I was afraid about the re-sizing option. Does that cost extra $? I don’t think my SO would intentionally add on $ in order to surprise me. (Of course, it’s a posibility.)
I guess my hope is for an xmas proposal with NO ring. Anyone heard of that? Keep in mind that lots of people will be there. After 7 years of dating and LOTS of pressure from his family members, it seems as if a public proposal in front of them without a ring would be anti-climactic. (Hence my reason for hoping for a private proposal and then ring-shopping trip.) What do you’all think?
Post # 16
@Miss Husky I want to add that I picked out an amazing 3 halo ring that I wanted. I sent my fiance pictures and a website link. I told him that was my dream ring. That I loved the details and vintage look of it.

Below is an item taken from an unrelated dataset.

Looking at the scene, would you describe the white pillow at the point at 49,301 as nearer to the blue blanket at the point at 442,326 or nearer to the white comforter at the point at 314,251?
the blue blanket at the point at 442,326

That’s not the ring that I got. I got a single halo, with details galore, and the most beautiful colorless diamond that I’ve ever seen. At first, I was a little disappointed that I didn’t get the ring that I picked out. That went away quickly. I love my ring. It’s the ring that he chose for me to wear forever and I can never change that, so I would never change my ring. Everyone who sees it tells me how it’s ‘totally my style.’ He did a really good job picking it out.
My advice is to give him guidence, but let him pick out the ring.